→ **Action item**: In the passage on the Second Amendment, reproduce word for word everything from "Although the stated" down to "to protect themselves.".

Thomas' concurring opinion is compelling. Although the majority rejected his argument to use the "privileges and immunities" clause to apply Second Amendment rights on the states, his logic was faultless. His graphic descriptions of local government's refusal to protect black citizens from mob violence after the Civil War, however, provides a chilling example of why we need the Second Amendment. In light of Thomas' opinion, Justice Breyer's statement that he sees "nothing in the Second Amendment's text, history or underlying rational that could warrant characterizing it as 'fundamental'" is myopic in the extreme. It was all but an endorsement of government's power to ignore the rights of those its disliked to the point of condoning lynching. Thomas was correct to say the Supreme Court should repudiate the cases from the second half of the 19th century which rationalized the federal government's turning its back on organized violence against black Americans.

Although the stated reason for the Second Amendment was fear of a standing army, the paramilitary organizations we call "police departments" did not exist in their modern form in 1789. It makes no difference if the rights of the people are trampled by a rogue military or police department, a corrupt or inefficient civil administration, or some manmade or natural disaster. If government fails in its obligation to protect the rights of the people, the Second Amendment allows the people to protect themselves.

It is no accident that those cities with strict gun laws tend to have corrupt governments and crime. Who, being disarmed, would willingly testify against some violent gang member while his fellow gang members sit in the court room watching? Who, being disarmed, would willingly go against a corrupt police chief or mayor knowing the physical safety of his or her family is at the mercy of those very officials they are trying to remove?

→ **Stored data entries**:
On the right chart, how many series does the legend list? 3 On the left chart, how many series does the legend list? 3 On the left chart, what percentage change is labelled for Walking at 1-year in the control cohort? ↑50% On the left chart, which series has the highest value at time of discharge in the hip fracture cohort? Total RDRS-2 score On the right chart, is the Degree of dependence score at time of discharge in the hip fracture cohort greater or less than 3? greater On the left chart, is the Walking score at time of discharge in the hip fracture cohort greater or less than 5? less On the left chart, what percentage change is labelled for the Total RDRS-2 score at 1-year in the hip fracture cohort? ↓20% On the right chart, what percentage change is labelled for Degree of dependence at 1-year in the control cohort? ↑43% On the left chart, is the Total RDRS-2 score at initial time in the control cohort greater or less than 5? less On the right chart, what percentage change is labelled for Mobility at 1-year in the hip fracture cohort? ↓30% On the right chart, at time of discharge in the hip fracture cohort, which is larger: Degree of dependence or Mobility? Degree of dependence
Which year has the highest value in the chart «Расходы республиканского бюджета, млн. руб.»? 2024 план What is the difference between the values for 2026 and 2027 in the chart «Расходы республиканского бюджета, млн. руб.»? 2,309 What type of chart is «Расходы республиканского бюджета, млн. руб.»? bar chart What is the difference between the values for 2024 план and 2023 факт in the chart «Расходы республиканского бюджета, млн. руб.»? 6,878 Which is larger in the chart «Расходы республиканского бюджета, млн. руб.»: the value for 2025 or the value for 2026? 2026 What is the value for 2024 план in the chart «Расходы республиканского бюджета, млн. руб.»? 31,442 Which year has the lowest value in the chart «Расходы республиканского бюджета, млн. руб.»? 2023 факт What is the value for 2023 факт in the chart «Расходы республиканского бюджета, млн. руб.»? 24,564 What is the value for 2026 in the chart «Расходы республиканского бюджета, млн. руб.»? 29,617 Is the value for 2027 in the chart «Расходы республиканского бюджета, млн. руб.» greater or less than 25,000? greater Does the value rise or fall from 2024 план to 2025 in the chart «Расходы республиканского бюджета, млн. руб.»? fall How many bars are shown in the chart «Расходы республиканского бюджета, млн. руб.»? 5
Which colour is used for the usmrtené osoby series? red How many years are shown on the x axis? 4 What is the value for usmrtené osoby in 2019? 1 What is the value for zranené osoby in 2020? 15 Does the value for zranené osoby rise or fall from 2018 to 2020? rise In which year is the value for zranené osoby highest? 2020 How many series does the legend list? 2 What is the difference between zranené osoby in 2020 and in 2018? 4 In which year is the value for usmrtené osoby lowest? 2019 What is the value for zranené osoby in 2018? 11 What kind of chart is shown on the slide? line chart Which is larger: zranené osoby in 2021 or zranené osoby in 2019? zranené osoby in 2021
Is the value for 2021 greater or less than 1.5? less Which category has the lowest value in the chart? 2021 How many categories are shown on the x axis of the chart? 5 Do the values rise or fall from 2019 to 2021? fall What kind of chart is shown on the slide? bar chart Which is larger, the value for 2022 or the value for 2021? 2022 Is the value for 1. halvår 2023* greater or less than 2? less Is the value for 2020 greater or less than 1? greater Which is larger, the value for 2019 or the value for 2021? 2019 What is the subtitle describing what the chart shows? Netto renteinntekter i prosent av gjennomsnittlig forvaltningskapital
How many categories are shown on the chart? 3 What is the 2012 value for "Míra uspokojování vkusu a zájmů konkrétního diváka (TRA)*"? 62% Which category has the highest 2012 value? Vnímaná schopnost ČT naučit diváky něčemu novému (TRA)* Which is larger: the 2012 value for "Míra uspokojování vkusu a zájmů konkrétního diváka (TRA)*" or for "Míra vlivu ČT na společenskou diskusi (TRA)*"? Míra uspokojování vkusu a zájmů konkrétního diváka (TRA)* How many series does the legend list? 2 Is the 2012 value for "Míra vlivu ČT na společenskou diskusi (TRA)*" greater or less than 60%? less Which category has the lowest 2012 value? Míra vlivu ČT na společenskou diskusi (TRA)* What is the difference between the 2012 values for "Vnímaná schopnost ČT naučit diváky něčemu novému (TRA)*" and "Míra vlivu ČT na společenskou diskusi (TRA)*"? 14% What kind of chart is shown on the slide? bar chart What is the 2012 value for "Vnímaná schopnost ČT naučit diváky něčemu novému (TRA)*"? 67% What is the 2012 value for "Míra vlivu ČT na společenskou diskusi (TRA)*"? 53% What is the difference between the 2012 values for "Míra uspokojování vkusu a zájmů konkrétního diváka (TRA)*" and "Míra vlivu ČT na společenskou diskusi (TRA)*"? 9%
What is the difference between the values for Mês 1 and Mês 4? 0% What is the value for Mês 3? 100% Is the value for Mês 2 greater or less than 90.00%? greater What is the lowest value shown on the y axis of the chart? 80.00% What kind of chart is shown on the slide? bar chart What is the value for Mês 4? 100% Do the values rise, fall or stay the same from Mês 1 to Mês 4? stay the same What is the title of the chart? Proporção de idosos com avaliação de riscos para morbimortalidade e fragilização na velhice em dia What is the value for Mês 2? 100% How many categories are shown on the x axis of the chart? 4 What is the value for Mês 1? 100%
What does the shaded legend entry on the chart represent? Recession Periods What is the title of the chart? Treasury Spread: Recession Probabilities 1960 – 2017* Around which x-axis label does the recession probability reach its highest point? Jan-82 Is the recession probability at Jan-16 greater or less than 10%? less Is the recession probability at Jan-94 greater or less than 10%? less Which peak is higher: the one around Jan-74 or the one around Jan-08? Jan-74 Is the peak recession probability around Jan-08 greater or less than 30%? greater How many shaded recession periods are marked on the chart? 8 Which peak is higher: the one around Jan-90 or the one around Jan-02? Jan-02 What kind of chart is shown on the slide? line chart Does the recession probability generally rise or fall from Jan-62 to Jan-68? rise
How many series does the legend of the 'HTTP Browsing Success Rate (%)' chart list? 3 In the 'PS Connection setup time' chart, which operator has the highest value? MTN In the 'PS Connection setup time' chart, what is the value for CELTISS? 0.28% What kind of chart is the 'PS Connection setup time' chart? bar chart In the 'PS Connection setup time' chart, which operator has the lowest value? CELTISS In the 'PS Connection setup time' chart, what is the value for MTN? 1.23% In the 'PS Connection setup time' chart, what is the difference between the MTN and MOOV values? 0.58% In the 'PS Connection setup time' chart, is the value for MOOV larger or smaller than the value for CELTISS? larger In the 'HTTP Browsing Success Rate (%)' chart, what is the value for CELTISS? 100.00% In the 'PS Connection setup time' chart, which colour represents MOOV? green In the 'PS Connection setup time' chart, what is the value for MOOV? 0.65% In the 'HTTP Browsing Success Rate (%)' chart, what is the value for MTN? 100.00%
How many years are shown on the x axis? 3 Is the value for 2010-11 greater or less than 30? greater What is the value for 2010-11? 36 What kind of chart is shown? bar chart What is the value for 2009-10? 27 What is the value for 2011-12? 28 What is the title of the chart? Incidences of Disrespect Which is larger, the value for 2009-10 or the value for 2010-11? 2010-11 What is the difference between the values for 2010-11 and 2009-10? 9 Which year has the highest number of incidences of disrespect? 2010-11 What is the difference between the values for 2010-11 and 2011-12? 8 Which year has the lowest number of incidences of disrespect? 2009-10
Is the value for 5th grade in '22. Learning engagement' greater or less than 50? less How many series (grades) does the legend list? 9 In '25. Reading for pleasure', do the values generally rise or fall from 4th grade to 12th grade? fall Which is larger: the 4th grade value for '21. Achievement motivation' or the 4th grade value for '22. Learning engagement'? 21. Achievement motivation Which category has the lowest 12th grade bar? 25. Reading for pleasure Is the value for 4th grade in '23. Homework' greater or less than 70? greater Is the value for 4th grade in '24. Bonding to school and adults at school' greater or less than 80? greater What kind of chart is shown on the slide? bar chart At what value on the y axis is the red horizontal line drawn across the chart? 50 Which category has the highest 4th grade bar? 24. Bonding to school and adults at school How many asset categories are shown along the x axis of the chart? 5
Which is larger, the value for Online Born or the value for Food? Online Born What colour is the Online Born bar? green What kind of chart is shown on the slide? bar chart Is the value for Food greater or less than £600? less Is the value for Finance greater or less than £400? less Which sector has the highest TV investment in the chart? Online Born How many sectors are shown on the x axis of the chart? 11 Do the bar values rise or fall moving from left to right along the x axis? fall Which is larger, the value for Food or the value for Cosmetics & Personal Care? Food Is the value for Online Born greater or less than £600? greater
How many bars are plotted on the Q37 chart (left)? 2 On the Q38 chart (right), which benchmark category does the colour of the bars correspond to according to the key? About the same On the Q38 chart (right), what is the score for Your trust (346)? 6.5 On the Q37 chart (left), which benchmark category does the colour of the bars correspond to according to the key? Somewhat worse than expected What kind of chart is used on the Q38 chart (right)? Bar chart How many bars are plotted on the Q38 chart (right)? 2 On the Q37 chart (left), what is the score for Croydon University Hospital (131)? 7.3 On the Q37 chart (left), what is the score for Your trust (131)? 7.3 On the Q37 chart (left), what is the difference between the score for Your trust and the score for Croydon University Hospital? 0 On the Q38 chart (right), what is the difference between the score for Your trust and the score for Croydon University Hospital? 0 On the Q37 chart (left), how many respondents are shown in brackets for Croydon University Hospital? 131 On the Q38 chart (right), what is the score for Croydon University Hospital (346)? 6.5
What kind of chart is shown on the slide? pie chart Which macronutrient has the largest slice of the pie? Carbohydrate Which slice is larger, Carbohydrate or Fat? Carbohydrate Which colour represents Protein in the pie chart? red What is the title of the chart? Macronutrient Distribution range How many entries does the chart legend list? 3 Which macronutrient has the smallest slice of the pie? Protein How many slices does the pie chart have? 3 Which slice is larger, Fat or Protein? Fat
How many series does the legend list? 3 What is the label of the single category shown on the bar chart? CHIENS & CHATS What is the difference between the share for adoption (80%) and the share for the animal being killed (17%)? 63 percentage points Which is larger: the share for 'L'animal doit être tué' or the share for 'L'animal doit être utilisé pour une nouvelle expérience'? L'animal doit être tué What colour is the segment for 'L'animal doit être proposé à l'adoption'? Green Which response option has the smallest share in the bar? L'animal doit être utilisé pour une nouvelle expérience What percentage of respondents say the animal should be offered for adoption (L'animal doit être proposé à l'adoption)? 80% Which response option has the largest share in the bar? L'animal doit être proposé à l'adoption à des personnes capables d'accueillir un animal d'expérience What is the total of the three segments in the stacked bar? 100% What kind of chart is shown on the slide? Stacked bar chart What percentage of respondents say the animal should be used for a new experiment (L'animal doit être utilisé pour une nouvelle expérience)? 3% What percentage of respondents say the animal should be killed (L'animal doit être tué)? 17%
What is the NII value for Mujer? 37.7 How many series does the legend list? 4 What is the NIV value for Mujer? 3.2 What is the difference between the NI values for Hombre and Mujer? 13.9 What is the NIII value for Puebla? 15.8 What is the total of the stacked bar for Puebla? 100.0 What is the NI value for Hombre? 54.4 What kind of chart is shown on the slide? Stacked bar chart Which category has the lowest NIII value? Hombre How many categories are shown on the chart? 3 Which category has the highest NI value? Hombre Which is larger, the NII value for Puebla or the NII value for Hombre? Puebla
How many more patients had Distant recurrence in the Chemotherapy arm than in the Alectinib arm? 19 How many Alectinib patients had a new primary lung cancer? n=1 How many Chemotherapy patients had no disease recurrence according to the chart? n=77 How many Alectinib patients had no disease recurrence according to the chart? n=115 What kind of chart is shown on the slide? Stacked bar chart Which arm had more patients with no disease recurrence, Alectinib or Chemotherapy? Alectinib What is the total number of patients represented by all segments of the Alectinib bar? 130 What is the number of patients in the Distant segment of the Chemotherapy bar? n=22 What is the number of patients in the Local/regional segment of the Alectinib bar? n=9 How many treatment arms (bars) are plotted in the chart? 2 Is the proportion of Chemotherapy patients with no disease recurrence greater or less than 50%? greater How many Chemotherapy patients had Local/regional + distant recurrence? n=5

→ **Response below**:
Although the stated reason for the Second Amendment was fear of a standing army, the paramilitary organizations we call "police departments" did not exist in their modern form in 1789. It makes no difference if the rights of the people are trampled by a rogue military or police department, a corrupt or inefficient civil administration, or some manmade or natural disaster. If government fails in its obligation to protect the rights of the people, the Second Amendment allows the people to protect themselves.